**DATA EXTRACT:**
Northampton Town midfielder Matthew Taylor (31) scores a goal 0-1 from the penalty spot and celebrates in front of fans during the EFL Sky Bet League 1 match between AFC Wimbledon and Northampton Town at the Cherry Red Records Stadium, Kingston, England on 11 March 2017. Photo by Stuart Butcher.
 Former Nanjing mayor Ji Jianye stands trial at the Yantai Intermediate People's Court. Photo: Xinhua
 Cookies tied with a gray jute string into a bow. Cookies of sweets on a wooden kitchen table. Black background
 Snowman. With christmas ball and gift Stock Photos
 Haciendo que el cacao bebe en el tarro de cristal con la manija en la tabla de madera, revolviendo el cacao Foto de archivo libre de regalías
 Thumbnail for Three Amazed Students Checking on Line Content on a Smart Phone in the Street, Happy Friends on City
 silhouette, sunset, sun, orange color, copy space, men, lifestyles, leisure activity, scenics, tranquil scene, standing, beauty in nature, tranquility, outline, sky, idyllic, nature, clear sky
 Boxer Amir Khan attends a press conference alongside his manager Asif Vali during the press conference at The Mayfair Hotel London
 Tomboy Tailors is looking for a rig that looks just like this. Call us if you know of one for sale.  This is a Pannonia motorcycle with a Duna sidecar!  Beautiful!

**TASK TO CARRY OUT:** Every line from the first through the one containing "Former Nanjing mayor" in the listing above must be given again exactly, with nothing else alongside.

**OUTPUT OF THE EXERCISE:**
Northampton Town midfielder Matthew Taylor (31) scores a goal 0-1 from the penalty spot and celebrates in front of fans during the EFL Sky Bet League 1 match between AFC Wimbledon and Northampton Town at the Cherry Red Records Stadium, Kingston, England on 11 March 2017. Photo by Stuart Butcher.
 Former Nanjing mayor Ji Jianye stands trial at the Yantai Intermediate People's Court. Photo: Xinhua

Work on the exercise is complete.